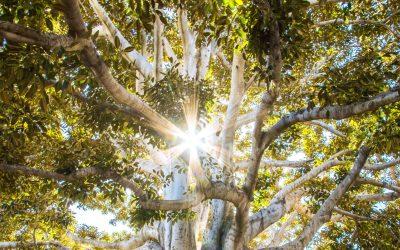 L'albero della vita: la  via per diventare veramente immortali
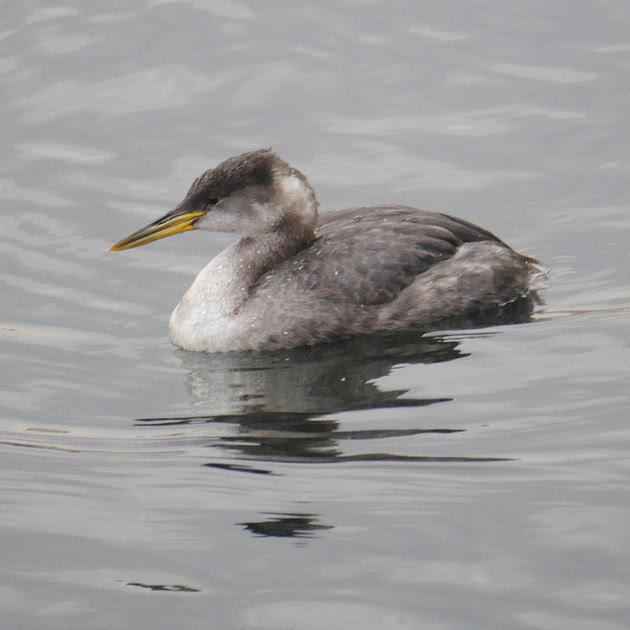 Ed Gaillard: birds &emdash;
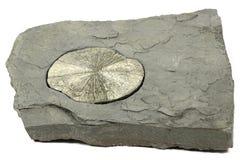 Pyrite sun Stock Photography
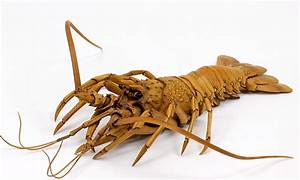 Artist ryousuke ohtake carves incredibly realistic lobster for Artist ryousuke ohtake carves incredibly realistic lobster from boxwood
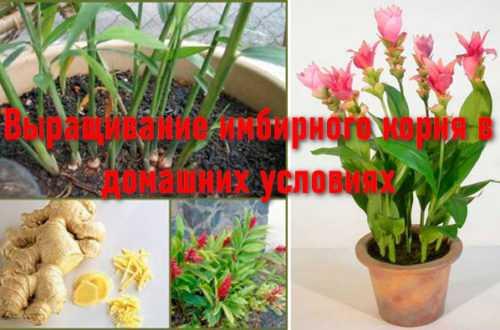 Выращивание имбирного корня в домашних условиях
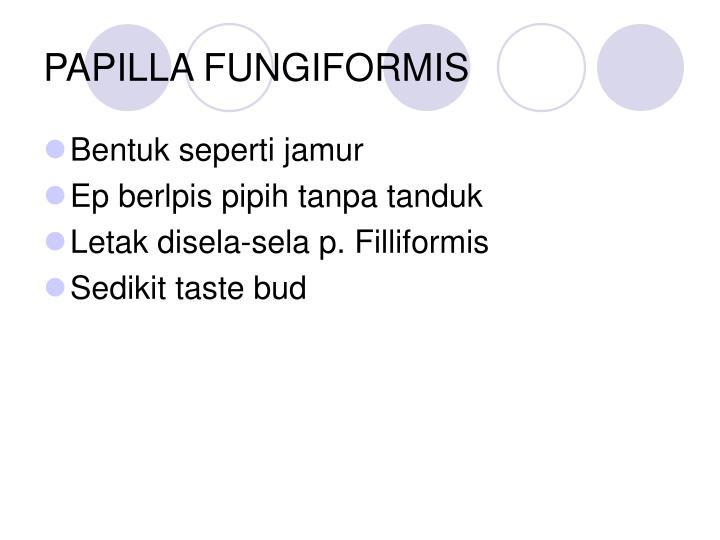 PAPILLA FUNGIFORMIS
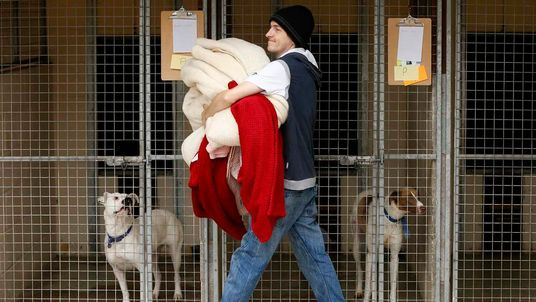 A volunteer carries donated bedding to the kennels of dogs rescued from a fire at Manchester Dogs' Home, at their temporary home at Cheshire Dogs' Home near Warrington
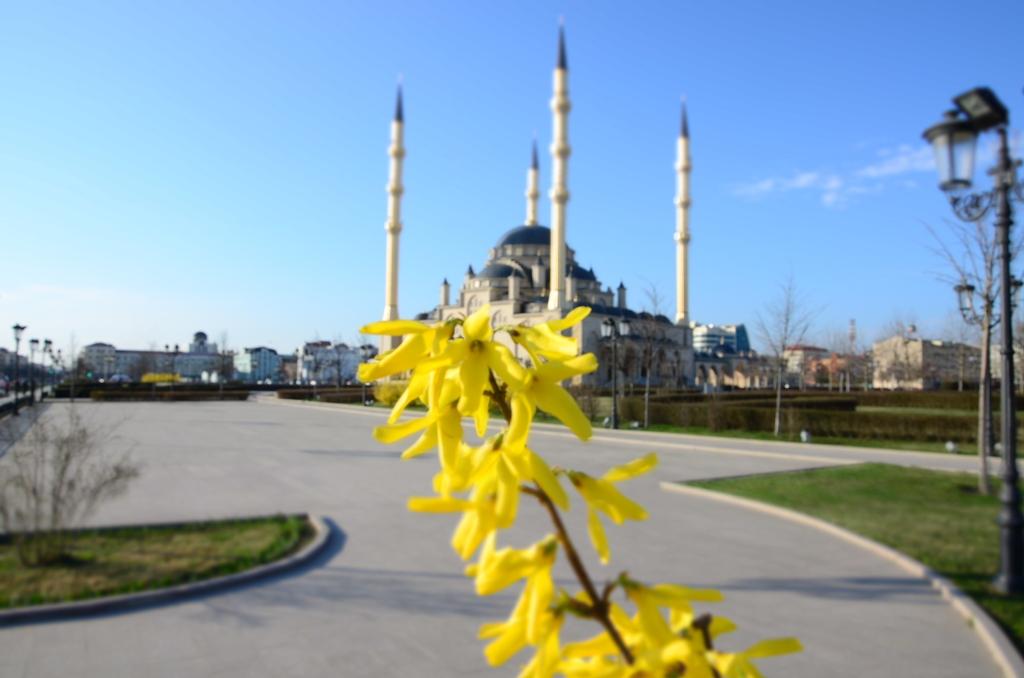 Грозный-Чечня (6)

*Work task*:
Produce an exact copy of the lines from the line containing "Выращивание имбирного корня" through the last line of the records, with no pictures and no other text.

*Reply to the exercise*:
 Выращивание имбирного корня в домашних условиях
 PAPILLA FUNGIFORMIS
 A volunteer carries donated bedding to the kennels of dogs rescued from a fire at Manchester Dogs' Home, at their temporary home at Cheshire Dogs' Home near Warrington
 Грозный-Чечня (6)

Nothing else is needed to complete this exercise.